If we consider the reverse case, where thread A interleaves into thread B, there's no problem:
THREAD A THREAD B
Change state
Mutex lock
Check state
( no need to wait )
Mutex unlock
Signal (nobody cares)
So there's no particular need for thread B to hold a mutex over the entire operation; it just need to hold the mutex for some, possible infinitesimally small interval, between the state change and signal. Of course, if the state itself requires locking for safe manipulation, then the lock must be held over the state change as well.
Finally, note that dropping the mutex early is unlikely to be a performance improvement in most cases. Requiring the mutex to be held reduces contention over the internal locks in the condition variable, and in modern pthreads implementations, the system can 'move' the waiting thread from waiting on the cvar to waiting on the mutex without waking it up (thus avoiding it waking up only to immediately block on the mutex).
As pointed out in the comments, dropping the mutex may improve performance in some cases, by reducing the number of syscalls needed. Then again it could also lead to extra contention on the condition variable's internal mutex. Hard to say. It's probably not worth worrying about in any case.
Note that the applicable standards require that pthread_cond_signal be safely callable without holding the mutex:
The pthread_cond_signal() or pthread_cond_broadcast() functions may be called by a thread whether or not it currently owns the mutex that threads calling pthread_cond_wait() or pthread_cond_timedwait() have associated with the condition variable during their waits [...]
This usually means that condition variables have an internal lock over their internal data structures, or otherwise use some very careful lock-free algorithm.

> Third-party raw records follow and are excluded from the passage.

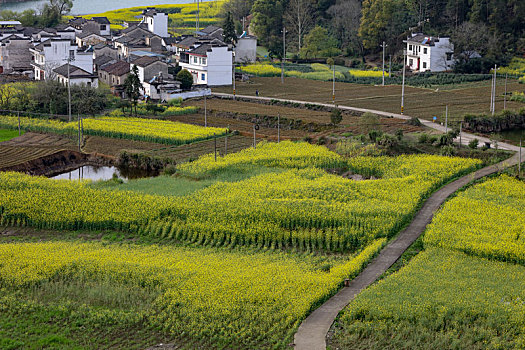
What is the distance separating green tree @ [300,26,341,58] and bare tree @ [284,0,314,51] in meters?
3.15

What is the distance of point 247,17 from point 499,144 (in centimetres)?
5248

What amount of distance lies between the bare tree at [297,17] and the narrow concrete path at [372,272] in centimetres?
4286

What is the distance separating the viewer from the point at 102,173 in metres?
34.8

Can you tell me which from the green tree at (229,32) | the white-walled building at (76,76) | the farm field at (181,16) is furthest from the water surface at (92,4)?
the white-walled building at (76,76)

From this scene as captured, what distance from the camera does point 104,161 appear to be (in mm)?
36156

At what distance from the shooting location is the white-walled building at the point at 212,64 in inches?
2149

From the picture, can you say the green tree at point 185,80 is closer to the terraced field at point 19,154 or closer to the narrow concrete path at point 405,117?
the narrow concrete path at point 405,117

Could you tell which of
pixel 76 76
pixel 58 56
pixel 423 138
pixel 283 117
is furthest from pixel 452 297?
pixel 58 56

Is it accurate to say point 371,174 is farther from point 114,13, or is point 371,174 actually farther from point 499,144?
point 114,13

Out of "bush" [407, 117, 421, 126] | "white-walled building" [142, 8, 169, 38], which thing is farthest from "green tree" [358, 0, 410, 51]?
"bush" [407, 117, 421, 126]

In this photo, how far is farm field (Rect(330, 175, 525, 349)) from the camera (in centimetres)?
1766

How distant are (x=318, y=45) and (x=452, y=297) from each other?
5119 cm

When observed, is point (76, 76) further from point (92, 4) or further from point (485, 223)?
point (92, 4)

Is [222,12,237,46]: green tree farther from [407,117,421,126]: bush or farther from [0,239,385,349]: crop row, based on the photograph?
[0,239,385,349]: crop row
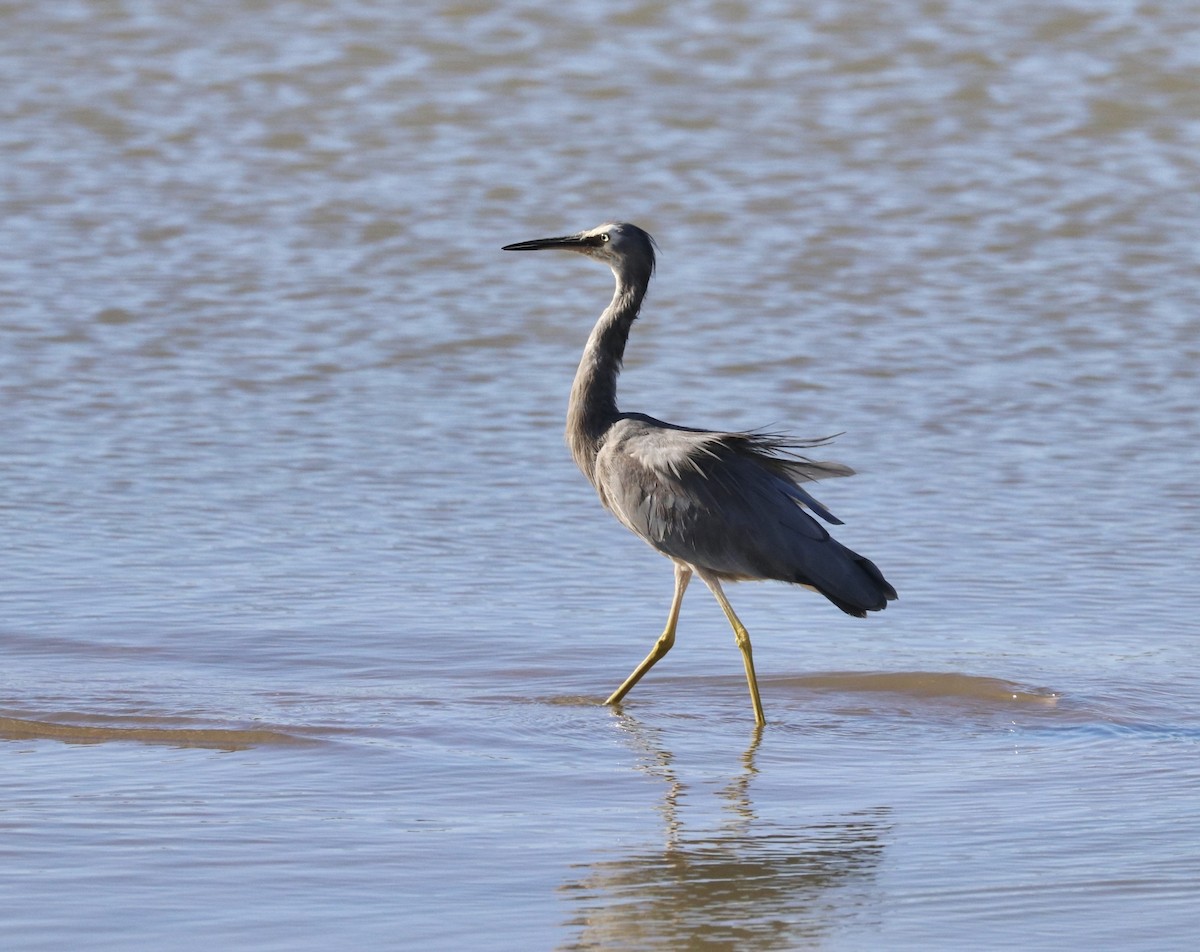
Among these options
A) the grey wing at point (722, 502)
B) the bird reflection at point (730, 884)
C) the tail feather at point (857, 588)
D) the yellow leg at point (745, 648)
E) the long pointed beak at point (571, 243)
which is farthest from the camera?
the long pointed beak at point (571, 243)

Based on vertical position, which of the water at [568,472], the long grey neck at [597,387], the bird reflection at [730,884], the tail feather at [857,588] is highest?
the long grey neck at [597,387]

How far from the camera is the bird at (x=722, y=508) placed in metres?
7.28

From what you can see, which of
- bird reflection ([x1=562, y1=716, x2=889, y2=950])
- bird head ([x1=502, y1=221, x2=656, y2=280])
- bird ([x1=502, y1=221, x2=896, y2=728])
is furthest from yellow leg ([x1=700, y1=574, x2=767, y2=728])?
bird head ([x1=502, y1=221, x2=656, y2=280])

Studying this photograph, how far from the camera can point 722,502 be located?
7391mm

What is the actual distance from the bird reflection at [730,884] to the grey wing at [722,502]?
1.50m

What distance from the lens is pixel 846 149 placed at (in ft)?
53.4

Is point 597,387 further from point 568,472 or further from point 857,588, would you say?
point 568,472

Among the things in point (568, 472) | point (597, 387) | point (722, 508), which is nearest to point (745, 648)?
point (722, 508)

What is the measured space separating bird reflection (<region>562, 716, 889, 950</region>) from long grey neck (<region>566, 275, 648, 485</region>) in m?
2.06

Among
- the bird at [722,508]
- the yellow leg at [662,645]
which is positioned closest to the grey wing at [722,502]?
the bird at [722,508]

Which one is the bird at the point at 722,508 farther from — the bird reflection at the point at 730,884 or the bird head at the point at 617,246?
the bird reflection at the point at 730,884

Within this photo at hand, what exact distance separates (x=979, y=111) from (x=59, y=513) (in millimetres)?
9728

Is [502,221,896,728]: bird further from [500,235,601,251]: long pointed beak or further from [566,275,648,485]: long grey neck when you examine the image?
[500,235,601,251]: long pointed beak

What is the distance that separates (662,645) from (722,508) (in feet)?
1.71
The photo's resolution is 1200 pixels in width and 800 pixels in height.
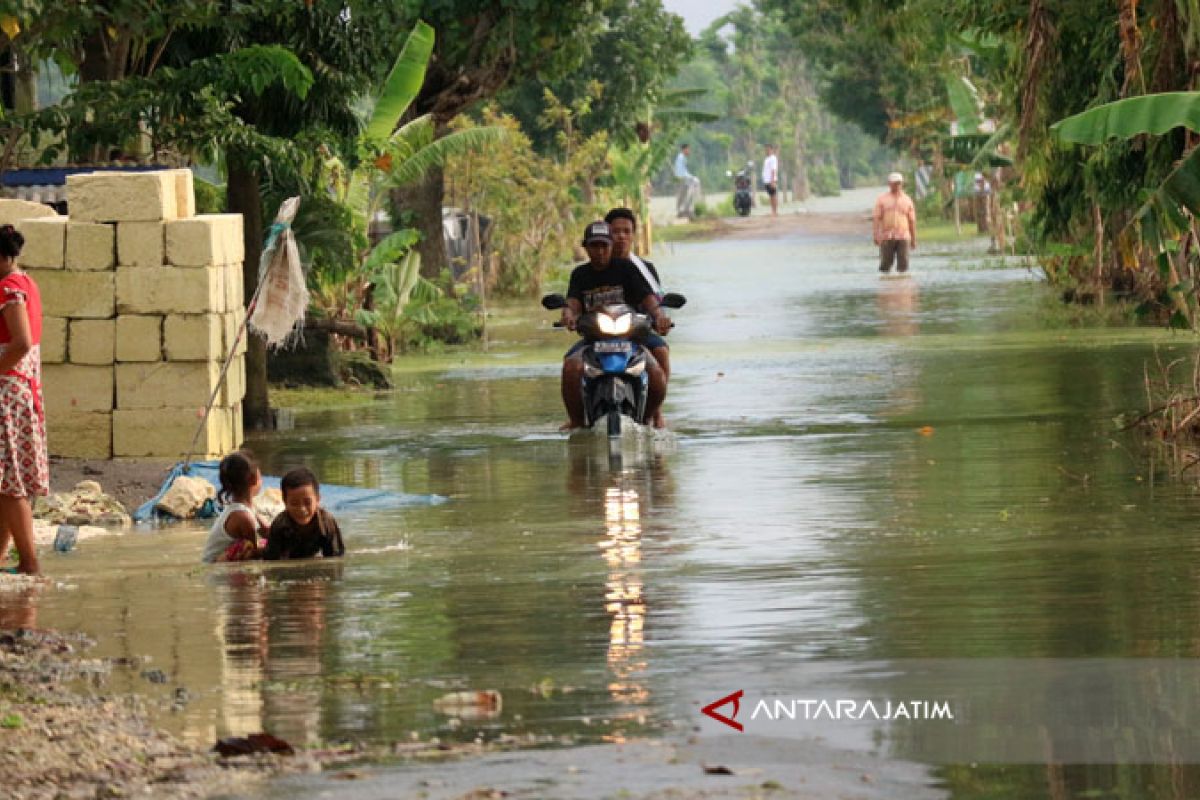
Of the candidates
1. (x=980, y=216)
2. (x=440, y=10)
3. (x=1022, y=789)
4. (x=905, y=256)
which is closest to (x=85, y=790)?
(x=1022, y=789)

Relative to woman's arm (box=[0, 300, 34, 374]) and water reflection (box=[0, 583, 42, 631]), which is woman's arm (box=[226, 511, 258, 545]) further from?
woman's arm (box=[0, 300, 34, 374])

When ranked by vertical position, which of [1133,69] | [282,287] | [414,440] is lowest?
[414,440]

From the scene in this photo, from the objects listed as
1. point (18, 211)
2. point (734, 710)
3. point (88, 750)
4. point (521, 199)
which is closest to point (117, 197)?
point (18, 211)

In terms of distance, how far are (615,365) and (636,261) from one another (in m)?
1.04

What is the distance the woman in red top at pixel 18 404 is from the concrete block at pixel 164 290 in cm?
517

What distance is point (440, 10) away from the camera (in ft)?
94.3

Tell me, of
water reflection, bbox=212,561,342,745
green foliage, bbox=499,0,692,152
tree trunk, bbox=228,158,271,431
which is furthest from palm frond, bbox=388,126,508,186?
green foliage, bbox=499,0,692,152

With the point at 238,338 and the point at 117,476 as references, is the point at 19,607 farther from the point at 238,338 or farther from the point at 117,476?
the point at 238,338

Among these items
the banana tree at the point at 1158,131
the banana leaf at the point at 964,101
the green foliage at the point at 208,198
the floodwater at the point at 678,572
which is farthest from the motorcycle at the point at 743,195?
the banana tree at the point at 1158,131

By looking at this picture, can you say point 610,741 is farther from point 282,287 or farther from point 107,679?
point 282,287

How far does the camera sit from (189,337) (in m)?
17.3

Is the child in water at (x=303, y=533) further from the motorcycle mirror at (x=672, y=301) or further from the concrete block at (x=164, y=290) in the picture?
the motorcycle mirror at (x=672, y=301)

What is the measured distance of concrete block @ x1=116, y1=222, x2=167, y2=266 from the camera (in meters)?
17.3

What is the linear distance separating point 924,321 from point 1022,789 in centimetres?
2413
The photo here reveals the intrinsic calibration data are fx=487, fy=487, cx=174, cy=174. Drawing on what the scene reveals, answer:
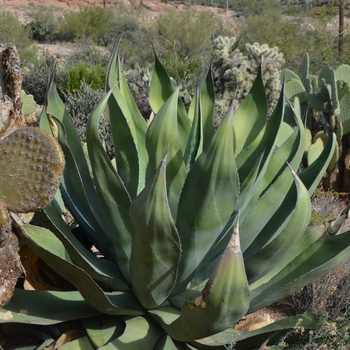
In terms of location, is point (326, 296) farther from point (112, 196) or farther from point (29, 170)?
point (29, 170)

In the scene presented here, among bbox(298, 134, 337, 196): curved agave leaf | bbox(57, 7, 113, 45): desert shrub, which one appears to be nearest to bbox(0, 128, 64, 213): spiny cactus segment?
bbox(298, 134, 337, 196): curved agave leaf

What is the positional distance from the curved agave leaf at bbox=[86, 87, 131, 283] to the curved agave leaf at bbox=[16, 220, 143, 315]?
0.26m

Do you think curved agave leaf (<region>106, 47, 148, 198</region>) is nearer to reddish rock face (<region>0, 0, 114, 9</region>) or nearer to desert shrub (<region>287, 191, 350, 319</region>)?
desert shrub (<region>287, 191, 350, 319</region>)

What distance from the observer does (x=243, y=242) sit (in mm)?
2328

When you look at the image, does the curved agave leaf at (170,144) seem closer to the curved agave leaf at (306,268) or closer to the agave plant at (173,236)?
the agave plant at (173,236)

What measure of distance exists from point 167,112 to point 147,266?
67cm

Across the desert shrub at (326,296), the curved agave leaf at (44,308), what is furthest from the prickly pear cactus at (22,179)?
the desert shrub at (326,296)

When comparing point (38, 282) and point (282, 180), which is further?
point (38, 282)

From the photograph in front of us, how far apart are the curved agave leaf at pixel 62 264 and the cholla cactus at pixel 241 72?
5.58 metres

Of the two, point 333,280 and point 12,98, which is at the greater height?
point 12,98

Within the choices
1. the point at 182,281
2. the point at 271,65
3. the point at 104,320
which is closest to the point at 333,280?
the point at 182,281

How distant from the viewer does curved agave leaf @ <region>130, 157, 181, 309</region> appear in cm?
170

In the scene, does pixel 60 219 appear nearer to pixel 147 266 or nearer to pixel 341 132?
pixel 147 266

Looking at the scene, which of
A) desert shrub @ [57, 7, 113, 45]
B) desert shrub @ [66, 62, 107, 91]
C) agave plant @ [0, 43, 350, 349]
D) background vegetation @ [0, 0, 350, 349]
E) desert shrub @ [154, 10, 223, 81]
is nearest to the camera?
agave plant @ [0, 43, 350, 349]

The state must be modified inside a mutex, if for no other reason than the possibility of spurious wake-ups, which would lead to the reader reading the state while the writer is in the middle of writing it.
You can call pthread_cond_signal anytime after the state is changed. It doesn't have to be inside the mutex. POSIX guarantees that at least one waiter will awaken to check the new state. More to the point:
Calling pthread_cond_signal doesn't guarantee that a reader will acquire the mutex first. Another writer might get in before a reader gets a chance to check the new status. Condition variables don't guarantee that readers immediately follow writers (After all, what if there are no readers?)
Calling it after releasing the lock is actually better, since you don't risk having the just-awoken reader immediately going back to sleep trying to acquire the lock that the writer is still holding.
EDIT: #DietrichEpp makes a good point in the comments. The writer must change the state in such a way that the reader can never access an inconsistent state. It can do so either by acquiring the mutex used in the condition-variable, as I indicate above, or by ensuring that all state-changes are atomic.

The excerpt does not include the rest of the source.